### EXERCISE PROMPT
Retype each of the records below exactly, leaving the pictures out.

========

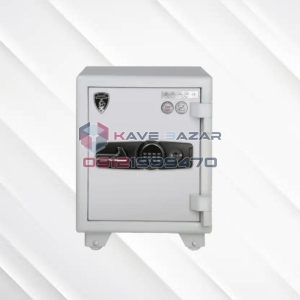 گاوصندوق گنجینه مدل GS650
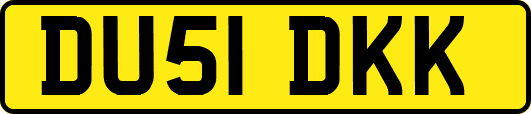 DU51DKK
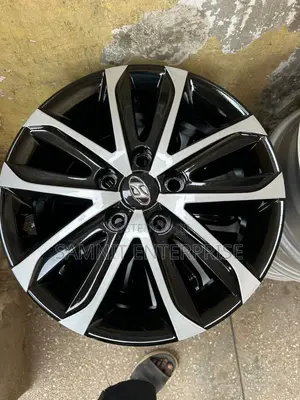 Home Used Rim 16 for Hyundai Elantra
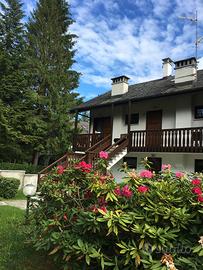 Appartamento a Santa Maria Maggiore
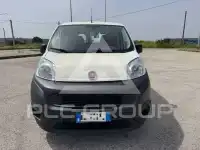 2022 Fiat Fiorino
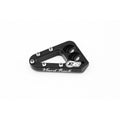 S3 PEDAL TIP HARD ROCK, BLK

========

### SOLVED EXERCISE
 گاوصندوق گنجینه مدل GS650
 DU51DKK
 Home Used Rim 16 for Hyundai Elantra
 Appartamento a Santa Maria Maggiore
 2022 Fiat Fiorino
 S3 PEDAL TIP HARD ROCK, BLK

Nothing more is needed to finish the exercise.